My mom went shopping for fresh produce yesterday, explaining she felt a need to be in the store and touch her own vegetables. My wife was upset that she took such a risk, but I could relate to my mom’s shopping mission since I feel a similar need to see and touch my own vegetables. I go to the People’s Food Co-op where I have been seeing and touching vegetables for decades. I used to live around the corner from the Co-op as a college student in a room that cost me $89 a month. Times change. People change. I no longer feel immortal as I did when I was in college and hitchhiked several times across the country by myself. It’s strange how buying produce now feels like a bigger risk than getting in a car with a stranger did back then.

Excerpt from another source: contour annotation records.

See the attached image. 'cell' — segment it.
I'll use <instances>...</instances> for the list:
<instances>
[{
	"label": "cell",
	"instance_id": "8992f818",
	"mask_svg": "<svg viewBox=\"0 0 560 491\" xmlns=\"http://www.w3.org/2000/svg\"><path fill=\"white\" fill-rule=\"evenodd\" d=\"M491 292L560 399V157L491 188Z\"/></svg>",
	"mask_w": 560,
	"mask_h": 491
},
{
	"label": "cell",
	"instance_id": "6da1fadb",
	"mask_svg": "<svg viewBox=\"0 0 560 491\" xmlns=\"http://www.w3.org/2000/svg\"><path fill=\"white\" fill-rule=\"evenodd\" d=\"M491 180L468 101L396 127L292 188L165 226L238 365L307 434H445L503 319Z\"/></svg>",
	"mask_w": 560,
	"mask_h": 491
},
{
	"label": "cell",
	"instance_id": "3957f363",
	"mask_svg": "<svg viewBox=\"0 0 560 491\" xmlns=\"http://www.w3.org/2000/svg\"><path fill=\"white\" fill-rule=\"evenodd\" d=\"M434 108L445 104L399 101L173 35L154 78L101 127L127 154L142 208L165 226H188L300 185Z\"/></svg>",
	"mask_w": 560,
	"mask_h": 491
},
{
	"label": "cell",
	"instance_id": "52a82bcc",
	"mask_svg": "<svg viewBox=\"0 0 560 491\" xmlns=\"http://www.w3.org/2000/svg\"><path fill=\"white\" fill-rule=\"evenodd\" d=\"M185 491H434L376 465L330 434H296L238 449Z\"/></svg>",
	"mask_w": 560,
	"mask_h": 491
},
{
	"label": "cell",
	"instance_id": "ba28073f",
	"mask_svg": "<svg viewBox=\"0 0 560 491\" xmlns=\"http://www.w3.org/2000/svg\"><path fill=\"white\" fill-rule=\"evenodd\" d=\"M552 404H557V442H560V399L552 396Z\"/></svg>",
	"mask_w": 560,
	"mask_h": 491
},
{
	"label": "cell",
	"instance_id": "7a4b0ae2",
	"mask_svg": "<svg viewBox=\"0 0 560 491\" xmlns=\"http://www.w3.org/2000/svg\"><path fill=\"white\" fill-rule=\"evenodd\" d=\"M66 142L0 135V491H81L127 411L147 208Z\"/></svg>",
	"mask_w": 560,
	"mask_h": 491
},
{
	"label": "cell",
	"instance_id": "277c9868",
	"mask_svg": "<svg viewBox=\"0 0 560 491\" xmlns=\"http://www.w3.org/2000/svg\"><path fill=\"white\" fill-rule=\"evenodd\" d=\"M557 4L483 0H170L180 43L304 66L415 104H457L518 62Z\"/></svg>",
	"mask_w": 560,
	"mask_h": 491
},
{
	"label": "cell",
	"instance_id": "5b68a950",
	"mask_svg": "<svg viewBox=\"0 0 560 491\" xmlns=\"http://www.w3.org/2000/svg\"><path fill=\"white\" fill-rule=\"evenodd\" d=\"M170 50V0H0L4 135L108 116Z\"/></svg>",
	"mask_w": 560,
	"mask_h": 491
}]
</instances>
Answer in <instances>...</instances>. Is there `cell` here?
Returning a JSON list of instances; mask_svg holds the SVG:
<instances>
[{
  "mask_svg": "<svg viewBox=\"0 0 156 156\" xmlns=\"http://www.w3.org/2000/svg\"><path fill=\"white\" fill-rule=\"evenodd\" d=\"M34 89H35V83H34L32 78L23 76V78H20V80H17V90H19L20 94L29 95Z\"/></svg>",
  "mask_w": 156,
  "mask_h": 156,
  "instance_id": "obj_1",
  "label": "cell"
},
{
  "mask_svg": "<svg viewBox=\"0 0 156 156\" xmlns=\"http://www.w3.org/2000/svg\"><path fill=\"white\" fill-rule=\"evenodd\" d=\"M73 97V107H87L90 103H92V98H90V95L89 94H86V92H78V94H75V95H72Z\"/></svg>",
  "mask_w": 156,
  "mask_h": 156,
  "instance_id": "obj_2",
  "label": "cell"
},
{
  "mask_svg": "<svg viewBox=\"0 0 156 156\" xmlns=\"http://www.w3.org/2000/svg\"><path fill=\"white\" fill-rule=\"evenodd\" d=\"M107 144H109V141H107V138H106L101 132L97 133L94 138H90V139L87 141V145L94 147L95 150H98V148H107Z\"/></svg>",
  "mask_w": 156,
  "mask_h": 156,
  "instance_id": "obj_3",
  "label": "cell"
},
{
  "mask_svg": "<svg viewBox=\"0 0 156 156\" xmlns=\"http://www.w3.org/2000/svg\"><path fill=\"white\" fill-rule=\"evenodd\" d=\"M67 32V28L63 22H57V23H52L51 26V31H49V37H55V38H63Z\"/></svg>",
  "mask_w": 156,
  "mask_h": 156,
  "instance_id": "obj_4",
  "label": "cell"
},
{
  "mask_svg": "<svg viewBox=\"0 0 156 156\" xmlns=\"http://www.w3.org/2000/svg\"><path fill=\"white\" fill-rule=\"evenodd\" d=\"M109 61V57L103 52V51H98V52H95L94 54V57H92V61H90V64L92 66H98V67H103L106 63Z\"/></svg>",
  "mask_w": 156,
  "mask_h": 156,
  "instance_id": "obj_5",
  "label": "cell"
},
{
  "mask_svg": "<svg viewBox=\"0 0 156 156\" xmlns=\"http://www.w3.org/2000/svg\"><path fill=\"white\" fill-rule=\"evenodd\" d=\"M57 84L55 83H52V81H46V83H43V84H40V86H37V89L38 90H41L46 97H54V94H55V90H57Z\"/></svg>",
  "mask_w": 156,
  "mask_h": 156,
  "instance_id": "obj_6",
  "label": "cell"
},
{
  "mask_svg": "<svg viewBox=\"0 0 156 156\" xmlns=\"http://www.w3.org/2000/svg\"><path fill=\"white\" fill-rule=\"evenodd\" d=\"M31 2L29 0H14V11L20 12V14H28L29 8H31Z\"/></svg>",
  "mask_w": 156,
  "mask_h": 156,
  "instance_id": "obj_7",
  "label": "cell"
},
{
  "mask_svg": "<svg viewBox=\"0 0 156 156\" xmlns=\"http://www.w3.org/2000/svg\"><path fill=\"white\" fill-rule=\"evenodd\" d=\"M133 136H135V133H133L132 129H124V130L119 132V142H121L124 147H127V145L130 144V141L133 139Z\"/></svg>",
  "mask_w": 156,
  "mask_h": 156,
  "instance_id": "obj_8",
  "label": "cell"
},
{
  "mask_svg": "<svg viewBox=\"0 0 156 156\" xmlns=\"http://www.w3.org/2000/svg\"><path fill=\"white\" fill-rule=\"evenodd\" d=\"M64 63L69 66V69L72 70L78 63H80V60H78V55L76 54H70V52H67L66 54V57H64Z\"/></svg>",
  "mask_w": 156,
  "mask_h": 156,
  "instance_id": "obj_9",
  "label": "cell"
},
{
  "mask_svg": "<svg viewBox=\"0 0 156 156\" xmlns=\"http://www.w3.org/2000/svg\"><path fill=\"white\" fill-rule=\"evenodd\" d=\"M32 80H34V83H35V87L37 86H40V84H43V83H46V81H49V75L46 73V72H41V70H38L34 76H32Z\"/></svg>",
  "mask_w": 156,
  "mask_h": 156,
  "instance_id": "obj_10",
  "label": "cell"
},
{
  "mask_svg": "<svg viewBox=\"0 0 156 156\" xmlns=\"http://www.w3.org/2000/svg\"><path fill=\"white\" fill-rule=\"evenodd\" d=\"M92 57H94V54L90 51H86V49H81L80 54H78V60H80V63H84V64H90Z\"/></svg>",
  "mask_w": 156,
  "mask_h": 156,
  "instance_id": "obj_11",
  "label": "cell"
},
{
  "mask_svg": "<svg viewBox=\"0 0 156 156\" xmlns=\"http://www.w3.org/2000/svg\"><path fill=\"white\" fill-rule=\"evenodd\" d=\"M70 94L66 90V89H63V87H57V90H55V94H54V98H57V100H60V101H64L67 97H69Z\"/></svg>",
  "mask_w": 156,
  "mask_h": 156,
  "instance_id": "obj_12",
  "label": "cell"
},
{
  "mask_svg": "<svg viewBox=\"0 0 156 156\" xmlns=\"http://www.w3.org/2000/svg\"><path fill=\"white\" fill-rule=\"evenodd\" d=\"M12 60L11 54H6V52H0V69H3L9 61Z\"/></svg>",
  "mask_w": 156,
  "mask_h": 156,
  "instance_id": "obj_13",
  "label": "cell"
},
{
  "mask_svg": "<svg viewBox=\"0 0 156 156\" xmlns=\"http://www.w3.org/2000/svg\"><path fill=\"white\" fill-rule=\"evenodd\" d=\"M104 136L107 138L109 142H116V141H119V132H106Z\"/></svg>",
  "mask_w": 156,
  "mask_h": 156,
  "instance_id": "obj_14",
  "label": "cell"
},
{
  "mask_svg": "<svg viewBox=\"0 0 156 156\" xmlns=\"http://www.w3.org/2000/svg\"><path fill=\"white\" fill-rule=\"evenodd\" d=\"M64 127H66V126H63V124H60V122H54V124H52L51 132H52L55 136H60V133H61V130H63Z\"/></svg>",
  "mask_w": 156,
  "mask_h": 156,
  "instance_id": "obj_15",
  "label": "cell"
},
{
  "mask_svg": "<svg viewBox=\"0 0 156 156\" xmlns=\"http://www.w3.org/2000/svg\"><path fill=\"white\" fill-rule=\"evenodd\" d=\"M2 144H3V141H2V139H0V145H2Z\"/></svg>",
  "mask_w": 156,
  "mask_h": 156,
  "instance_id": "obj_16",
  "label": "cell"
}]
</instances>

I just watched a movie Beasts of the Southern Wild where the main character finally turns and faces a wild beast that had been scaring her. It was a huge risk since she was only a six-year-old girl and the beast was enormous and terrifying. I told a client about the scene in the movie and it inspired me to want to see it again myself. It once felt like a risk for me to become a psychologist, since I didn’t know how it would be to work with people who were in pain. I only knew how it was to grow up with people who were in pain. My sister once referred to be me as the “rock of our family” and I didn’t want to be a professional rock. I wanted to be a human being. It can be more of a risk to be a human being than a therapist, since therapists can take notes and hide behind their clipboards. I never take notes in a session. I just try to listen and be as real as I possibly can. If someone asks me a question, I answer it as honestly as possible instead of asking another question about their question.
While honesty can feel like a risk, it always proves to be a more meaningful risk than dishonesty. One way to gauge if a risk is meaningful is if it opens up your heart and makes you feel more alive. A lot of people are having trouble feeling alive during this pandemic period because they are increasingly more isolated. People are more like wolves than they are like cougars. Wolves live and hunt in packs while cougars are solitary animals that communicate very little and only come together for reproduction. I once started writing a story about a cougar that fell in love with a wolf and some of the challenges he faced in their relationship. There are few risks more meaningful than love. I once took a risk after knowing my wife for only a few days and predicted that if we ever had kids that they would have nice teeth. She smiled at me and said, “Our kids will have nice teeth.” As a rule, you should probably never talk about having kids on a first date, but sometimes taking risks are about breaking rules and going with what you feel inside.